A voz de sua mãe a trouxe de volta à superfície, fazendo Calista se sentir mais acordada do que em qualquer uma das ocasiões anteriores.

— Eu te disse, não foi? Te disse mais de uma vez, mas você nunca me ouviu. Exatamente como o seu pai. — Dehlia soltou um longo suspiro, trêmulo por causa das lágrimas. — E quanto a Liam ... Eu não lhe falei toda a verdade sobre ele.

Não mesmo. A morena pensou acusadoramente. Tarde demais, mamãe. Agora é tarde demais.

— Ele ... Ele nos deixou. Antes de Ash nascer. E nunca voltou. — Dehlia confessou baixinho, seu pranto silencioso se tornando soluços altos. — Caly, por favor, acorde. Se ... Se eu perder você também ... Eu não vou aguentar.

Calista não estava com raiva por sua mãe ter guardado aquele segredo. Não conseguiria mesmo se quisesse, porque podia entender o motivo. Sua mãe havia mentido para protegê-la, porque acreditar que seu pai havia morrido era melhor do que saber que ele era um homem sem coração capaz de abandonar a própria família.

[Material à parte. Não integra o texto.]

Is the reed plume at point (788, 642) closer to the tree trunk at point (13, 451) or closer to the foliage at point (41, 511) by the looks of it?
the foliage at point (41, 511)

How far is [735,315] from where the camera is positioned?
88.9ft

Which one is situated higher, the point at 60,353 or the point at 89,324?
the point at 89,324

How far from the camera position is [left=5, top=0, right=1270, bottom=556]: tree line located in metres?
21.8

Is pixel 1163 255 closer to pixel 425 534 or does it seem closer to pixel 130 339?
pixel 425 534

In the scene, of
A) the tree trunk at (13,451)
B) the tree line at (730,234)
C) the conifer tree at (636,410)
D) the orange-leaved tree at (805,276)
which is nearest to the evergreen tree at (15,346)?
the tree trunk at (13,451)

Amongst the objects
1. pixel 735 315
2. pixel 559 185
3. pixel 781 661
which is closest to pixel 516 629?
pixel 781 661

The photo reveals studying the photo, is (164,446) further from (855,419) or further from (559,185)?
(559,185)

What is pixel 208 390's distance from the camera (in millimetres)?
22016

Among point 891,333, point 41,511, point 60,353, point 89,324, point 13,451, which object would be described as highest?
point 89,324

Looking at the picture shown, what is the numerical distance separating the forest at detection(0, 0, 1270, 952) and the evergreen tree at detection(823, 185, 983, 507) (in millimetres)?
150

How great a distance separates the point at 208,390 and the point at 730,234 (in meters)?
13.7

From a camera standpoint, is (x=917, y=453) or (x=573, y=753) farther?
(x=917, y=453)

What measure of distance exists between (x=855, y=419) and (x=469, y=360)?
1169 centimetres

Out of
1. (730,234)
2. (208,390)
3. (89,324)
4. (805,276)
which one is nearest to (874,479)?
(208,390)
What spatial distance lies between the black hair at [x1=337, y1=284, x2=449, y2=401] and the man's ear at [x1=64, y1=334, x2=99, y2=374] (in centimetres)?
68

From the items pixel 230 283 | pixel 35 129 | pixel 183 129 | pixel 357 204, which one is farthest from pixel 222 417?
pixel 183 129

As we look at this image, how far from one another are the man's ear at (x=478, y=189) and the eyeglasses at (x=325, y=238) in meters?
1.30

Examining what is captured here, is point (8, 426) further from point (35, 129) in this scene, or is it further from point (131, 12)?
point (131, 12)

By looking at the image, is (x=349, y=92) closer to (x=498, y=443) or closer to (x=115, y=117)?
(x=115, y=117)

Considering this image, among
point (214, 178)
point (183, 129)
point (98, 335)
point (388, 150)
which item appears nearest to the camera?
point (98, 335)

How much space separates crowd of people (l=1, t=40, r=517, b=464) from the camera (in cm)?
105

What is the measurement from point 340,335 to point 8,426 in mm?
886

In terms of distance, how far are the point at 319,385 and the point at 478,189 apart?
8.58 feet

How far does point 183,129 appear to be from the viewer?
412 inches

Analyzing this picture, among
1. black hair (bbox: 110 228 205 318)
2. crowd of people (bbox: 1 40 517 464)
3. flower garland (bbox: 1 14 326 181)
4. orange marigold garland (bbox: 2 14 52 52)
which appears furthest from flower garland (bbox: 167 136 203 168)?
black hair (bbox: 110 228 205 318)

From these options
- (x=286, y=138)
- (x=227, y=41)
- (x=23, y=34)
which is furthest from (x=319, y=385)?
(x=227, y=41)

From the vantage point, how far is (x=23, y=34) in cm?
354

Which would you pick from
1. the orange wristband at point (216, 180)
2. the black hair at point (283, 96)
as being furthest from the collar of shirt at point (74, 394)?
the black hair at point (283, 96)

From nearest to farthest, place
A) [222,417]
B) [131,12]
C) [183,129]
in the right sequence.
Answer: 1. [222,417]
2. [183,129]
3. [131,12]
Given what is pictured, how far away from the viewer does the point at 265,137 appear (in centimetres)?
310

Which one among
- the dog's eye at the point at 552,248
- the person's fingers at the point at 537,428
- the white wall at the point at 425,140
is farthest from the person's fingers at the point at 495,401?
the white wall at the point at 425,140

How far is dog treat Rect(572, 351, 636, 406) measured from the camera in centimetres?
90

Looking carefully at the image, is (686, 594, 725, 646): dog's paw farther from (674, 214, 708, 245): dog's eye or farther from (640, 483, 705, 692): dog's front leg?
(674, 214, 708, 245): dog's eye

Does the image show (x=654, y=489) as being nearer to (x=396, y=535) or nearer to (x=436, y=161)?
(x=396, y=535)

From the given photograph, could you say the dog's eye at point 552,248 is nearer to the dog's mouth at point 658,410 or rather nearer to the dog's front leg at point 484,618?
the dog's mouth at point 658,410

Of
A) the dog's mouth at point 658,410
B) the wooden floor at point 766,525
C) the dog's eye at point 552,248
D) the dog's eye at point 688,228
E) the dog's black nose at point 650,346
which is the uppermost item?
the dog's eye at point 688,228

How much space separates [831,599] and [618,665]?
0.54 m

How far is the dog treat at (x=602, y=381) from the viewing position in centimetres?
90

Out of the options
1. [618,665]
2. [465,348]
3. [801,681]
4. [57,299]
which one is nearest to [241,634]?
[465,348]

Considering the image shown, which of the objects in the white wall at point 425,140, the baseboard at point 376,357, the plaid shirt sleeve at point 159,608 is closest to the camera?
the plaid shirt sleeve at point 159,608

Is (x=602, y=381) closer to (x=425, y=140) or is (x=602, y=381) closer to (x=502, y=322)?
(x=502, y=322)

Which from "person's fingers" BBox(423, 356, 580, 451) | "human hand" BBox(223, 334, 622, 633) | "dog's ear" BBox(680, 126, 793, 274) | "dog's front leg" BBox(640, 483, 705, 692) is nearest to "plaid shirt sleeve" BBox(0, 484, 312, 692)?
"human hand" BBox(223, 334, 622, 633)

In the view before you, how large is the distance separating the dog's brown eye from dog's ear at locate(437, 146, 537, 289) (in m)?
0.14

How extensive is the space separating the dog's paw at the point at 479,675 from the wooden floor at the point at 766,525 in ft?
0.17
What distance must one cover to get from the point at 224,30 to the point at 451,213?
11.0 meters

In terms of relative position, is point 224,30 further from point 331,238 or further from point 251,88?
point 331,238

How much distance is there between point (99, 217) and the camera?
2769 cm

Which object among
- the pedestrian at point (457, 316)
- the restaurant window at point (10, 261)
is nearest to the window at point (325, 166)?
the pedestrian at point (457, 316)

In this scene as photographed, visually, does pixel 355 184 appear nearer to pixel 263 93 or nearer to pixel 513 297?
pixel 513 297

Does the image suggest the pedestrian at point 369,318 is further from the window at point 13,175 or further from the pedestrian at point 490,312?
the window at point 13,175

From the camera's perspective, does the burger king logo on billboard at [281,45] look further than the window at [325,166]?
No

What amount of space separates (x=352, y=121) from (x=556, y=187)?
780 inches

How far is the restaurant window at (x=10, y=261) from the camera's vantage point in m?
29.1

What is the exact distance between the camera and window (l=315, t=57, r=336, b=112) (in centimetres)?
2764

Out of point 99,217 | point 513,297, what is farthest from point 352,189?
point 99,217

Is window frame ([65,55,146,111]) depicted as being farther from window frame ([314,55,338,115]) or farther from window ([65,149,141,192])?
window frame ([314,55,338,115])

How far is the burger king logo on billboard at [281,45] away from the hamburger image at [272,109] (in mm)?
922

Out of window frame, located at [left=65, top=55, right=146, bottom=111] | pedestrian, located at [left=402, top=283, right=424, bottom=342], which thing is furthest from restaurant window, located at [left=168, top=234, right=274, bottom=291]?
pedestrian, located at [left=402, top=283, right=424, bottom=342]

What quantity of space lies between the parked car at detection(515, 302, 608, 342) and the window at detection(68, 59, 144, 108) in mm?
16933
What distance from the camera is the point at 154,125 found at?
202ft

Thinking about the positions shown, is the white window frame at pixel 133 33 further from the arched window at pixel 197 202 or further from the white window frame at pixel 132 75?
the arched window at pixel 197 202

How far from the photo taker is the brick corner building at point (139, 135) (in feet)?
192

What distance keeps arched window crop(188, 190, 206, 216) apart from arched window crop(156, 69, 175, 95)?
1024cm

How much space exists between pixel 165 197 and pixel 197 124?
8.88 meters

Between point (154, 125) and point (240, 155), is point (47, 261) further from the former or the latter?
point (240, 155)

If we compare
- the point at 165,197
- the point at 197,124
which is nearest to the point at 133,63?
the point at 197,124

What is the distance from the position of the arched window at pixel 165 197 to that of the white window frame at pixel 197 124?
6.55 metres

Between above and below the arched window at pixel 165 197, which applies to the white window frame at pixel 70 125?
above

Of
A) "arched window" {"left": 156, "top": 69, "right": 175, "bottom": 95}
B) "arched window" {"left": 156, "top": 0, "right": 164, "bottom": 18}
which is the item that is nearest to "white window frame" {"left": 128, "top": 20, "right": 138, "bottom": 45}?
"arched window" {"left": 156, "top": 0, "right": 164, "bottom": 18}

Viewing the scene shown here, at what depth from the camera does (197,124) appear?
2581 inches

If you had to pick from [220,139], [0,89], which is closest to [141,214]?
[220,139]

A jovem redobrou os esforços em sua luta para conseguir fazer qualquer movimento, tentando fazer sua mãe saber que a ouvira, que a perdoara. Sem sucesso.

A escuridão que a envolvia parecia sólida, como paredes ao seu redor. Calista imaginou-se batendo naquelas paredes, estilhaçando-as com socos e chutes como se fossem feitas de vidro. Mais uma vez a exaustão a dominou e qualquer vestígio de consciência desapareceu no vazio.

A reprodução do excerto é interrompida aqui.